Sage start-ups and older entrepreneurs

Old age doesn't have to be about daytime TV, free bus passes and gardening. SmallBusiness.co.uk meets the older entrepreneurs who have decided to be their own boss a little later in life.

When the coalition government announced its plan to scrap the fixed retirement age next year, employment relations minister Edward Davey referred to older workers bringing a wealth of talent and expertise ‘as employees and entrepreneurs’.

In late 2006, the number of 55 to 64 year olds in the UK workforce outnumbered 16 to 24 year olds for the first time. That same year, a paper by the Open University’s Centre for Innovation, Knowledge and Development reported that survival rates for businesses started by people aged between 50 and 55 were more than double those of businesses formed by 20 to 25 year olds.

Also see: Older entrepreneurs: Tips for business success

Ron Sinclair is one of those wiser heads. In 2001, the Health and Safety Executive announced its intention to close Baseefa, the certification body for explosion-protected equipment, which was run by Sinclair.

Encouraged by several major customers and a number of staff members, Sinclair re-formed Baseefa as a private sector entity in 2002 at the age of 57. Working capital came from the redundancy payments received by Sinclair and the other technical staff, combined with an ‘advance’ of £25,000 from one of Baseefa’s larger customers.

‘Commercially, the timing was great because the level of work was high due to imminent regulatory changes,’ says Sinclair. ‘However, I would rather it had happened ten years earlier when I would have had more time to devote to developing the business.’

This sentiment is partly explained by the fact that in the past 18 months the company has taken on a staff member in Singapore and another in India, both of whom undertake technical work with customers as well as fulfilling business development roles in the region.

Sinclair, who says annual turnover is remaining stable at between £2 million and £3 million, suggests that anyone who finds themselves in a similar position should grab hold of someone with commercial insight to help them understand what’s needed to start and run a business.

Bright spark – Anton Ziolkowski of MTEM

Redundancy doesn’t have to be the sole reason to embrace entrepreneurship. Edinburgh University professor Anton Ziolkowski was in his late fifties when, together with university colleague Dr Bruce Hobbs and their PhD student David Wright, he developed a new technology that radically reduced the cost of hydrocarbon exploration.

The technology emerged from earlier research conducted as part of a European Commission-funded project.

In November 2004 their company, MTEM, was launched with funding from three investors – HitecVision, Energy Ventures and Scottish Equity Partners – who each put up £2.5 million. The business generated revenues of £1.5 million from oil companies in the first quarter of 2007 and in June of that year was sold to Petroleum Geo-Services (PGS) for $275 million (£176.2 million).

Ziolkowski worked as chief scientist for PGS until March 2010, when he returned to the university. His advice to someone of a similar age on the verge of setting up their own business is to carefully consider the extra strain it can create. ‘Think hard about the [financial] and personal risks,’ he says. ‘We were not given any time off to set up the business, so Bruce Hobbs and I were still doing our university work while we were attempting to set up MTEM.’

Pearls of wisdom

Geoff Andrews was still a young buck of 43 when he led a buy-in management buy-out of a small subsidiary of Pilkington Group in 1993. But when the business was sold eight years later the cash he received enabled him to set up as a consultant and business angel who has now invested in seven early-stage technology companies.

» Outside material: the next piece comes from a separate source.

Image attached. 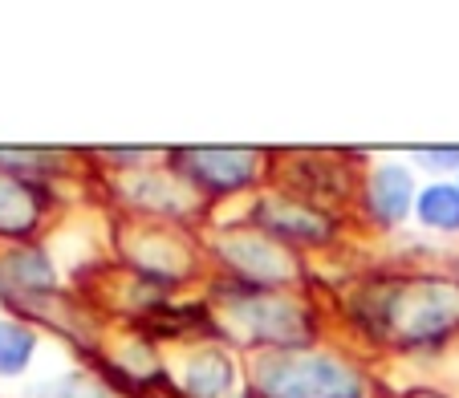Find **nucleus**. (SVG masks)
<instances>
[{"label": "nucleus", "instance_id": "nucleus-1", "mask_svg": "<svg viewBox=\"0 0 459 398\" xmlns=\"http://www.w3.org/2000/svg\"><path fill=\"white\" fill-rule=\"evenodd\" d=\"M37 350L33 329L21 325V321H0V378H13L29 366Z\"/></svg>", "mask_w": 459, "mask_h": 398}, {"label": "nucleus", "instance_id": "nucleus-2", "mask_svg": "<svg viewBox=\"0 0 459 398\" xmlns=\"http://www.w3.org/2000/svg\"><path fill=\"white\" fill-rule=\"evenodd\" d=\"M419 216L431 228H459V195L455 187H431L419 199Z\"/></svg>", "mask_w": 459, "mask_h": 398}]
</instances>
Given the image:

Now aged 60, he happily admits that the timing of the initial deal was perfect and that if he had tried to become a business angel a decade earlier he would not have known where to start. ‘Confidence is vital and that comes with experience,’ he says. ‘Young people might appear confident, but much of it is misplaced.’

The experience of building Pilkington Communications Systems from a £15 million turnover company to one with revenues of £60 million when it was sold taught Andrews the importance of cash flow and the value of making decisions quickly.

Feminine touch – Simeone Salik at Blindsinabox

It’s not just men who are setting up businesses in their greyer years. Simeone Salik is 68 and she has big plans for her affordable temporary blinds company, Blindsinabox.

The idea came after Salik and her husband had built a house for their retirement. ‘When we had furnished it we needed to cover the windows. It was then that I discovered how impossible it was to buy temporary blinds in the UK and decided to fill that need, based on an idea I had seen in the US many years ago.’

Salik used her marketing nous, gained from an earlier career in PR, which culminated in an appearance on Dragons’ Den, where she won backing from Duncan Bannatyne and James Caan. She says that experience gives people who set up a business later in life an enormous advantage, and she passionately believes that others who are getting on in their years should follow her lead. ‘All the media is interested in is keeping older people in work for other people, rather than for themselves.

‘Older entrepreneurs should be encouraged, as often they have less to lose in that they own their own homes and understand finance.’